The Life of the Mind
Page 55
Abundance and originality of ideas are less necessary to beauty than the accordance of the imagination in its freedom with the conformity to law of the understanding [which is called taste]. For all the abundance of the former produces ... in lawless freedom nothing but nonsense; on the other hand, the judgment is the faculty by which it is adjusted to the understanding.
Taste, like the judgment in general, is the discipline (or training) of genius; it clips its wings ... gives guidance, brings clearness and order ... into the thoughts [of genius], it makes the ideas susceptible of being permanently and generally assented to, and capable of being followed by others, and of an ever progressing culture. If, then, in the conflict of these two properties in a product something must be sacrificed, it should be rather on the side of genius—without which nothing for judgment to judge would exist.
But Kant says explicitly that "for beautiful art... imagination, intellect, spirit, and taste are required" and adds in a note that "the three former faculties are united by means of the fourth," that is, by taste—i.e., by judgment. Spirit, moreover, a special faculty apart from reason, intellect, and imagination, enables the genius to find an expression for the ideas "by means of which the subjective state of mind brought about by them ... can be communicated to others." Spirit, in other words, namely, that which inspires the genius and only him and which "no science can teach and no industry can learn," consists in expressing "the ineffable element in the state of mind [Gemütszustand]" which certain representations arouse in all of us but for which we have no words and could therefore, without the help of genius, not communicate them to each other; it is the proper task of genius to make this state of mind "generally communicable." The faculty that guides this communicability is taste, and taste or judgment is not the privilege of genius. The condition sine qua non for the existence of beautiful objects is communicability; the judgment of the spectator creates the space without which no such objects could appear at all. The public realm is constituted by the critics and the spectators and not by the actors or the makers. And this critic and spectator sits in every actor and fabricator; without this critical, judging faculty the doer or maker would be so isolated from the spectator that he would not even be perceived. Or to put it another way, still in Kantian terms: The very originality of the artist (or the very novelty of the actor) depends on his making himself understood by those who are not artists (or actors). And while you can speak of genius in the singular because of his originality, you can never speak ... in the same way of the spectator: spectators exist only in the plural. The spectator is not involved in the act, but he is always involved with his fellow-spectators. He does not share the faculty of genius, originality, with the maker, or the faculty of novelty with the actor; the faculty that they have in common is the faculty of judgment.
As far as making is concerned, this insight is at least as old as Latin (as distinguished from Greek) antiquity. We find it expressed for the first time in Cicero's On the Orator:
For everybody discriminates [diiudicare], distinguishes between right and wrong in matters of art and proportion by some silent sense without any knowledge of art and proportion: and while they can do this in the case of pictures and statues [and] in other such works for whose understanding nature has given them less equipment, they display this discrimination much more in judging the rhythms and pronunciations of words, since these are rooted [infixa] in common senses and of such things nature has willed that no one should be altogether unable to sense and experience them [expertus].

**WHAT YOU NEED TO DO**
- A) Translate this sentence from the passage on taste and genius into Spanish: "The spectator is not involved in the act, but he is always involved with his fellow-spectators."
- B) Continue the passage on taste and genius from its last sentence.
The records that come next are separate material, unrelated to the passage on taste and genius.

**LISTED ENTRIES**

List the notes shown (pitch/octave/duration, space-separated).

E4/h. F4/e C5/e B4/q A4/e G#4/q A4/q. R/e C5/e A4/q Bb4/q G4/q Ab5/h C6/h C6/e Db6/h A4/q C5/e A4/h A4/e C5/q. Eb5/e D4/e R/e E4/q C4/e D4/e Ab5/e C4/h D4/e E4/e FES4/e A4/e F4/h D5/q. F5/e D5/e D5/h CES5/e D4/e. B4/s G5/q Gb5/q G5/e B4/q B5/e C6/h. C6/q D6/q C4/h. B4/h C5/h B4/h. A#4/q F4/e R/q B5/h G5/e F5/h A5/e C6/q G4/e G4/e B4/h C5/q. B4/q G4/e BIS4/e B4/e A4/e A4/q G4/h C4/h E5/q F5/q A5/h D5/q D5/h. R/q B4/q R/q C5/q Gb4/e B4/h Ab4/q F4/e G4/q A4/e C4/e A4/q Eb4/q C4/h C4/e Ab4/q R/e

* * *

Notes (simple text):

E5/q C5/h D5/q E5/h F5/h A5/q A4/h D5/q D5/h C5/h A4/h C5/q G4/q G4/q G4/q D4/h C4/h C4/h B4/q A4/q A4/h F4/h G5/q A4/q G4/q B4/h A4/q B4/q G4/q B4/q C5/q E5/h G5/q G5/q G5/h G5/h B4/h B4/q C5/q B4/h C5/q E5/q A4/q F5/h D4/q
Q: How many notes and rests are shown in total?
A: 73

---

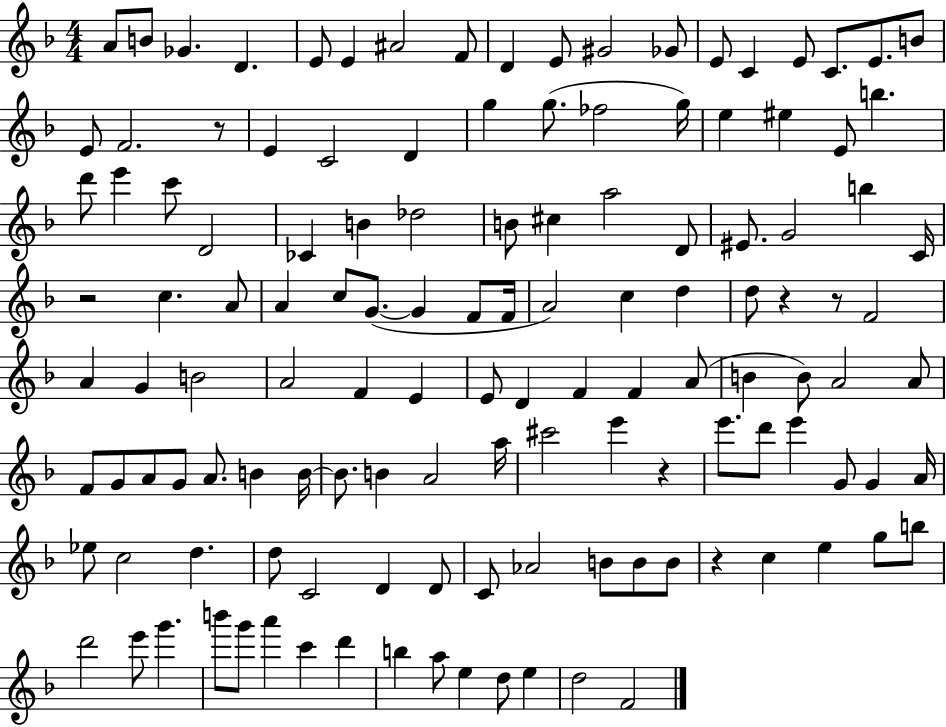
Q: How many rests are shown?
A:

**RESPONSES TO THE EXERCISE**
- A) El espectador no participa en el acto, pero siempre está involucrado con sus compañeros espectadores.

- B)
And he goes on to notice that it is truly marvellous and remarkable
how little difference there is between the learned and the ignorant in judging while there is the greatest difference in making.
Kant quite in the same vein remarks in his Anthropology that insanity consists in having lost this common sense which enables us to judge as spectators; and the opposite of it is a sensus privatus, a private sense which he also calls: "logical Eigensinn," implying that our logical faculty, the faculty which enables us to draw conclusions from premises, could indeed function without communication—except that then, namely, if insanity has caused the loss of common sense, it would lead to insane results precisely because it has separated itself from that experience which can be valid and validated only by the presence of others.
The most surprising aspect of this business is that common sense, the faculty of judgment and of discriminating between right and wrong, should be based on the sense of taste. Of our five senses, three give us clearly objects of the external world and therefore are easily communicable. Sight, hearing, touching deal directly and, as it were, objectively, with objects; smell and taste give inner sensations which are entirely private and incommunicable; what I taste and what I smell cannot be expressed in words at all. They seem to be the private senses by definition. Moreover, the three objective senses have in common that they are capable of representation—to have something present which is absent; I can recall a building, a melody, the touch of velvet. This faculty is called in Kant: Imagination—of which neither taste nor smell are capable. On the other hand, they are quite clearly the discriminatory senses: You can withhold judgment from what you see and, though less easily, you can withhold judgment from what you hear or touch. But in the matters of taste or smell, the it-pleases or displeases me is immediate and overwhelming. And pleasure or displeasure again are entirely private. Why then should taste—not only with Kant but since Gracian—be elevated to and become the vehicle of the mental faculty of judgment? And judgment in turn, that is, judgment that is not simply cognitive and residing on the senses which give us the objects which we have in common with all living things that have the same sensual equipment, but judgment between right and wrong, why should it be based on this private sense? Is it not true that about matters of taste we can so little communicate that we cannot even dispute about them—de gustibus non disputandum est?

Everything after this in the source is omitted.